*WHAT THE EXERCISE ASKS*. The lines to copy are those holding the string "contains" in the entries below.

Segment Start: SOURCE DATA

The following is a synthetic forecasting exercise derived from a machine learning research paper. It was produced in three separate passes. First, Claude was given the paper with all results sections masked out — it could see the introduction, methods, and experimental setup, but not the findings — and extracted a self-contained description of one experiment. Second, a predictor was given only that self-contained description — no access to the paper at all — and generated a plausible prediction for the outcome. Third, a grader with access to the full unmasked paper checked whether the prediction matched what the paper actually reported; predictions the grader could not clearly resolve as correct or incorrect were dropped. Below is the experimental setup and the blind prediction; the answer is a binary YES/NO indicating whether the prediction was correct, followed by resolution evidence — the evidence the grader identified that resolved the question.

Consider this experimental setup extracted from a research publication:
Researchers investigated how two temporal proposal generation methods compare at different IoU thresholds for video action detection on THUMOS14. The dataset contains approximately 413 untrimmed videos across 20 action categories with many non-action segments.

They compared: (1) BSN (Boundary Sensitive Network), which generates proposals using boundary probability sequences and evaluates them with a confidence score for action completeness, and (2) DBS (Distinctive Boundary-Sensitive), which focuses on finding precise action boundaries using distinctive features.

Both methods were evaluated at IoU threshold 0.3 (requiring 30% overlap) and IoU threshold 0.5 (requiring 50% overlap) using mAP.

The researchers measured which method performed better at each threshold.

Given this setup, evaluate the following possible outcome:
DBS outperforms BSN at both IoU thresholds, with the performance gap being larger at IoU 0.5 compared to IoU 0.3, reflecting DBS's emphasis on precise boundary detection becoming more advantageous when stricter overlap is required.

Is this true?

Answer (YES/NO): NO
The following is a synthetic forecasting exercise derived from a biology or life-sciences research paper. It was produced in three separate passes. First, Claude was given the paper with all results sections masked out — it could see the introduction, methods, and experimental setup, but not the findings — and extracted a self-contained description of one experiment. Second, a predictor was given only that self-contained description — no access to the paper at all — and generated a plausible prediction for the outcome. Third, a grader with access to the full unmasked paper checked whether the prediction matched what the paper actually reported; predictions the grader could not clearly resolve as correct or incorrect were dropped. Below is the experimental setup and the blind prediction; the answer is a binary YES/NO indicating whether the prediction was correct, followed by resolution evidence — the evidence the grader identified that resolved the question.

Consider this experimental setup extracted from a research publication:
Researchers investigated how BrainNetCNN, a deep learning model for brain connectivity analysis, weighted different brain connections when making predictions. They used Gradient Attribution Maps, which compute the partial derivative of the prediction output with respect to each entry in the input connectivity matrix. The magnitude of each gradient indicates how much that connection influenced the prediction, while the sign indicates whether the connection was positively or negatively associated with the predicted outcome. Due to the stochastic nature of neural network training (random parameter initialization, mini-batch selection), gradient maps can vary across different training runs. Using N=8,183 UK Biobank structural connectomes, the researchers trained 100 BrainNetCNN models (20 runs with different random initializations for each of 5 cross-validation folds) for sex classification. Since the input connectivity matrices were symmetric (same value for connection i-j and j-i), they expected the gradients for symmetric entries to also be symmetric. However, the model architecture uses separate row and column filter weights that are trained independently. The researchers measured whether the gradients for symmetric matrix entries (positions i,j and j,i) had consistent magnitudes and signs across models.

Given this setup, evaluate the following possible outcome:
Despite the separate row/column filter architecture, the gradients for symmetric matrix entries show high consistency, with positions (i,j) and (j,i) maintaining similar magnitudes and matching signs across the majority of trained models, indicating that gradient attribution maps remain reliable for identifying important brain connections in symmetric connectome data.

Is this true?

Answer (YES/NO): NO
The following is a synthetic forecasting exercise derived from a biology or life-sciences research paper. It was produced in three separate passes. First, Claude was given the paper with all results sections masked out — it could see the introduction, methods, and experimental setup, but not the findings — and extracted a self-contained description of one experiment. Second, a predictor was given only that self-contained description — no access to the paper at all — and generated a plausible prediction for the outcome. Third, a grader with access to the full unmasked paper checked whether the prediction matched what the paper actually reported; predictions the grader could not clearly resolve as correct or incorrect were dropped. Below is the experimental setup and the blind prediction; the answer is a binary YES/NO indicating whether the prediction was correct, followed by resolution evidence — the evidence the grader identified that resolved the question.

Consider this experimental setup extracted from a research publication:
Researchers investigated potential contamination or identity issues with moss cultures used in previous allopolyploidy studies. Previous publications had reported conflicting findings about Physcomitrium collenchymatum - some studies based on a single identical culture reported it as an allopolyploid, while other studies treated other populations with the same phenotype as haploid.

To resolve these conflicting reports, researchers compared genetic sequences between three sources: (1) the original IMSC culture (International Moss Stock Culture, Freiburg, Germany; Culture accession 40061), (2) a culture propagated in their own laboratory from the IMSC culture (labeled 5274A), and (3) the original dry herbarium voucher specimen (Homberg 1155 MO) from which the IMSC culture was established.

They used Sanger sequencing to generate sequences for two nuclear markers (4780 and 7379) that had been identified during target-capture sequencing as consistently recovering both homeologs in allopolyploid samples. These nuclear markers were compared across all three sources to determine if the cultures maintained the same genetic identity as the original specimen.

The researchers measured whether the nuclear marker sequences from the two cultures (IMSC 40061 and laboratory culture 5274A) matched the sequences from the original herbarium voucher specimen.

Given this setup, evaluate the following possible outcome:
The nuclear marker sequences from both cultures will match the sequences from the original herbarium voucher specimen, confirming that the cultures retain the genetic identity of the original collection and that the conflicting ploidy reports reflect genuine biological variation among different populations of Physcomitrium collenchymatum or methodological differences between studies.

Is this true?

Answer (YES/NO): YES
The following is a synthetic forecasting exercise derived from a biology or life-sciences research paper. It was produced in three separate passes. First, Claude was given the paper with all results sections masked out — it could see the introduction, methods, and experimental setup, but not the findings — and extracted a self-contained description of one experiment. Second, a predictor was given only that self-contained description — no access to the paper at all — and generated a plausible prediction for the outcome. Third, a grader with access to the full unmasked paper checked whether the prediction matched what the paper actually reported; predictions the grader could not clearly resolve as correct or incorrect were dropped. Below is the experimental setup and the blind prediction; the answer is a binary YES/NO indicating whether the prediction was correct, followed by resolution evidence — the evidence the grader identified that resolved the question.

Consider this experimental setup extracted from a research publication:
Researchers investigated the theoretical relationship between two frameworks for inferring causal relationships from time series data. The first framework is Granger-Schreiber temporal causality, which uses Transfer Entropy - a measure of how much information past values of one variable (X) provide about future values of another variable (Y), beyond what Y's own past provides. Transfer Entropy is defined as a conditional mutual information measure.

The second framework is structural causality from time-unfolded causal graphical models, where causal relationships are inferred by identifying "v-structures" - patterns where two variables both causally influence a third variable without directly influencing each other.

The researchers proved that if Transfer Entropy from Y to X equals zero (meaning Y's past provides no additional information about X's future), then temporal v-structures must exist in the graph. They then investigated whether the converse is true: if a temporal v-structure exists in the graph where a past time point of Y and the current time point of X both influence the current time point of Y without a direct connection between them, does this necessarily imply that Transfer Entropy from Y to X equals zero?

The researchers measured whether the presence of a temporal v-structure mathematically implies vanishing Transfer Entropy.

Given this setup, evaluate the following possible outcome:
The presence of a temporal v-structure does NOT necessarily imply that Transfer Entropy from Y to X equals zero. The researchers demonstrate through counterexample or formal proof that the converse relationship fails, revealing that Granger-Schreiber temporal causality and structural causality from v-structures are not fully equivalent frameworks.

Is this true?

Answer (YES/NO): YES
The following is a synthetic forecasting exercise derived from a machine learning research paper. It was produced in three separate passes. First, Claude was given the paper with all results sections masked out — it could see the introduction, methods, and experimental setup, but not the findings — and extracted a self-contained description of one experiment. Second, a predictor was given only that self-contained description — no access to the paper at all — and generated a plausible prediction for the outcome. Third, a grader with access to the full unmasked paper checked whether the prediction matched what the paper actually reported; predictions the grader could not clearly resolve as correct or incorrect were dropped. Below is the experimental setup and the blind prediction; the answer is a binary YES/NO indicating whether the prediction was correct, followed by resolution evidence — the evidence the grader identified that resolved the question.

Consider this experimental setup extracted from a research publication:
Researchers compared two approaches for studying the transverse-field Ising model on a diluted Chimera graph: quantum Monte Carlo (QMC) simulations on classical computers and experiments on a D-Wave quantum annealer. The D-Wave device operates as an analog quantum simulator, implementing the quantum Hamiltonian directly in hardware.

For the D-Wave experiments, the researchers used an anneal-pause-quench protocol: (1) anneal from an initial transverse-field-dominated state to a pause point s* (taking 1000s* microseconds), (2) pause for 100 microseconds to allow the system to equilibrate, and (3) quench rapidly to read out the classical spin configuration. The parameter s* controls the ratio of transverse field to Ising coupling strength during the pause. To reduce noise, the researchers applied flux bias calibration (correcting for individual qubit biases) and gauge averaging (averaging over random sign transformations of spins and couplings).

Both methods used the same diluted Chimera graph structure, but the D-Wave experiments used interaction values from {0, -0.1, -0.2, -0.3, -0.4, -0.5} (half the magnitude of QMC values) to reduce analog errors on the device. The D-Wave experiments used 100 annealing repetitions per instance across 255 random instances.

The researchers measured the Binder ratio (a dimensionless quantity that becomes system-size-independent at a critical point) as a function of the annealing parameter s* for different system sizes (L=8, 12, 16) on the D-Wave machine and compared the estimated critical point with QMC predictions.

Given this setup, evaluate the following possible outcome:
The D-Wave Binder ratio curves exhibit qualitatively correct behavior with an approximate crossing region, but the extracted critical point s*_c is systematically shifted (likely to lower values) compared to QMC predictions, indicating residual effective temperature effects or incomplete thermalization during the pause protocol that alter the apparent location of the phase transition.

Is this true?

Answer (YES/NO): NO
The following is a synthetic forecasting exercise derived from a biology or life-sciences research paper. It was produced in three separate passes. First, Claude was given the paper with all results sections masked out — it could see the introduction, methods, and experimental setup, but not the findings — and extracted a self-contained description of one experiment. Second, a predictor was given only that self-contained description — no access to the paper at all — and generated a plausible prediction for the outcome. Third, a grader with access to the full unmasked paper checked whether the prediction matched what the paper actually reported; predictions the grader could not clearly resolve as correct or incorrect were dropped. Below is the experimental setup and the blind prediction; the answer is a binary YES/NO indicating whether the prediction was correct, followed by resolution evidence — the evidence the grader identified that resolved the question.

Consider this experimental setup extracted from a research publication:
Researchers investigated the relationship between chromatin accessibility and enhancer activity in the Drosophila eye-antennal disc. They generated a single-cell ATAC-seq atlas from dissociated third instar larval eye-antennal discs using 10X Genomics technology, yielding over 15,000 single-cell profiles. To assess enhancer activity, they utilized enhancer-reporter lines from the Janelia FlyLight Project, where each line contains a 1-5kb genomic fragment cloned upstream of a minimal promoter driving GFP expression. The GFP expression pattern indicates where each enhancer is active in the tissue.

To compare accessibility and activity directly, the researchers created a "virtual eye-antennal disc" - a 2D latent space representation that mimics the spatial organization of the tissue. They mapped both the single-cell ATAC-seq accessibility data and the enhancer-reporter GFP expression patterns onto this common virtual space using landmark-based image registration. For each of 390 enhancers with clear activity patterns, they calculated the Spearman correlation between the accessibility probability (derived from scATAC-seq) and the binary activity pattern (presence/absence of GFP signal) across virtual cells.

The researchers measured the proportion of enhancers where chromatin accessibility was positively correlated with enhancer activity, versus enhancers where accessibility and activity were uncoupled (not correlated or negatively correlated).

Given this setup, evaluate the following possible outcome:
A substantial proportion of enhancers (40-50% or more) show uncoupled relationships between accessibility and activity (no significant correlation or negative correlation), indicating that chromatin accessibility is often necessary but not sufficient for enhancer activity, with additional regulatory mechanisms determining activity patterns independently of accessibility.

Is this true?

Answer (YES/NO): NO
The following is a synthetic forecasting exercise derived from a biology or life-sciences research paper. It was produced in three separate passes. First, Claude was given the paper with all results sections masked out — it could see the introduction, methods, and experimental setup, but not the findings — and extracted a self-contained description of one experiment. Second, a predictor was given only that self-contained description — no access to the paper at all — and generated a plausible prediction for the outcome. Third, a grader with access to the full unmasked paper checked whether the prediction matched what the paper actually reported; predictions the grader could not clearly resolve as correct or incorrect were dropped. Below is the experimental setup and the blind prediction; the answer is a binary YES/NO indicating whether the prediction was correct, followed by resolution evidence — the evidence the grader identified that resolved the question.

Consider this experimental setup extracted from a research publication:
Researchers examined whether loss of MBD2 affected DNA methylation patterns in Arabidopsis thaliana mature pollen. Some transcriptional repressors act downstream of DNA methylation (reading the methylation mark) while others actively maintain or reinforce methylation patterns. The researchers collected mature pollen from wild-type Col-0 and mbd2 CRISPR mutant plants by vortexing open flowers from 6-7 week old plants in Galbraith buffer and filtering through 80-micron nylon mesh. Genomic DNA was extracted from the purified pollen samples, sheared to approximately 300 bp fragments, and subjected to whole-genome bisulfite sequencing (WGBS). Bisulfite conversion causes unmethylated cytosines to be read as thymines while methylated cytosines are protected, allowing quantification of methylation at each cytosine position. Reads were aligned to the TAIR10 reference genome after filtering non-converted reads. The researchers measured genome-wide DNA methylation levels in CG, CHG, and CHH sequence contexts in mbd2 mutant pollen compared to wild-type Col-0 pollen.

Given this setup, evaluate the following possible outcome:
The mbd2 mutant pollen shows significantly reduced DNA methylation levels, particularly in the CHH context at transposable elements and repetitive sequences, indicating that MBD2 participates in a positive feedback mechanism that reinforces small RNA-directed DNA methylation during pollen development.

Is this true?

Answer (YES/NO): NO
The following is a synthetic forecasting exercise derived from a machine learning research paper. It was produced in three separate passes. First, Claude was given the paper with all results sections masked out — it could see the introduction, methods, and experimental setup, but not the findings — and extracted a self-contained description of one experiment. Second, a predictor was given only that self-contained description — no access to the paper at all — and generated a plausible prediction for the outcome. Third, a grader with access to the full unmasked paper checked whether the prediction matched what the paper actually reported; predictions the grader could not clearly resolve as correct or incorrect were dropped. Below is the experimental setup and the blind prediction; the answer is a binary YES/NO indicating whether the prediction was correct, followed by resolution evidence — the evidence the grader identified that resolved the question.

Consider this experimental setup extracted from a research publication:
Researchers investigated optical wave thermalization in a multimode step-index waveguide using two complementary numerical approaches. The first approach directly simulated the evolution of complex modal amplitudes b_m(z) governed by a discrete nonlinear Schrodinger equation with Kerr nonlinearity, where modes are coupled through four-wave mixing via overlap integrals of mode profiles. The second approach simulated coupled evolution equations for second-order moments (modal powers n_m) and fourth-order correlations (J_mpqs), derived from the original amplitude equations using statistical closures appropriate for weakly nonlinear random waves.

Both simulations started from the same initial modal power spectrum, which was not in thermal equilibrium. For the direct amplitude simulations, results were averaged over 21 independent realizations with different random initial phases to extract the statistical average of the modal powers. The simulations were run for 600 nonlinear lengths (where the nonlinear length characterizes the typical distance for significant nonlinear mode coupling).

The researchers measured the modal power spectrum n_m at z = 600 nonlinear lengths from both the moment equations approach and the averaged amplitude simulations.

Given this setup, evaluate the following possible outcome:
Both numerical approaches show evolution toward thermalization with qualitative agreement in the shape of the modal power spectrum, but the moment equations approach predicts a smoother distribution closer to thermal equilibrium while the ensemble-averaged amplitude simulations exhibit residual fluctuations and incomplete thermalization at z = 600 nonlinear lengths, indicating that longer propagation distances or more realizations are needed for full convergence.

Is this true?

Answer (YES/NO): NO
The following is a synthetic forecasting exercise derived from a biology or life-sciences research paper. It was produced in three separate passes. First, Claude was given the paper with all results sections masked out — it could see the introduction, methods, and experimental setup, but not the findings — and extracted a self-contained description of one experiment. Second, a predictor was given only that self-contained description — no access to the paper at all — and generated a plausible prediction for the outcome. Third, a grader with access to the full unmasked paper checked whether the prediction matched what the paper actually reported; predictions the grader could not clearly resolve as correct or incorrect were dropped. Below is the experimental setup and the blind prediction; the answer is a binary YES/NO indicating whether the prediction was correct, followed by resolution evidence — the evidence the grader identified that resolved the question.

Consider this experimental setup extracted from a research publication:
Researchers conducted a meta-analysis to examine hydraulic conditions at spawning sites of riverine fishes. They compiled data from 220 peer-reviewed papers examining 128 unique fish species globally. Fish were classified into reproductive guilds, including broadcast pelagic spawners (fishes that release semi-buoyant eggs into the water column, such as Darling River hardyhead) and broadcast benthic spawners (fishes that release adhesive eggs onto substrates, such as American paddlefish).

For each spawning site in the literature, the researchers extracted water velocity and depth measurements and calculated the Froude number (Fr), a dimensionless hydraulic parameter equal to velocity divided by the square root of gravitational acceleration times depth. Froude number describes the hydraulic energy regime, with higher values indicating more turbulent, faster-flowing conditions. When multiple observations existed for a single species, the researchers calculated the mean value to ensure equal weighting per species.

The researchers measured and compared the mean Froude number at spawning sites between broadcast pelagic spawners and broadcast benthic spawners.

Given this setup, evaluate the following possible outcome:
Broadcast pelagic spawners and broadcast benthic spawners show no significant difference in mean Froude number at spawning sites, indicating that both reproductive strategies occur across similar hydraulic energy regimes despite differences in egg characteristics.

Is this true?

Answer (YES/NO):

Segment End: SOURCE DATA

*ANSWER FOR THIS EXERCISE*.
Researchers investigated how two temporal proposal generation methods compare at different IoU thresholds for video action detection on THUMOS14. The dataset contains approximately 413 untrimmed videos across 20 action categories with many non-action segments.
Researchers investigated the relationship between chromatin accessibility and enhancer activity in the Drosophila eye-antennal disc. They generated a single-cell ATAC-seq atlas from dissociated third instar larval eye-antennal discs using 10X Genomics technology, yielding over 15,000 single-cell profiles. To assess enhancer activity, they utilized enhancer-reporter lines from the Janelia FlyLight Project, where each line contains a 1-5kb genomic fragment cloned upstream of a minimal promoter driving GFP expression. The GFP expression pattern indicates where each enhancer is active in the tissue.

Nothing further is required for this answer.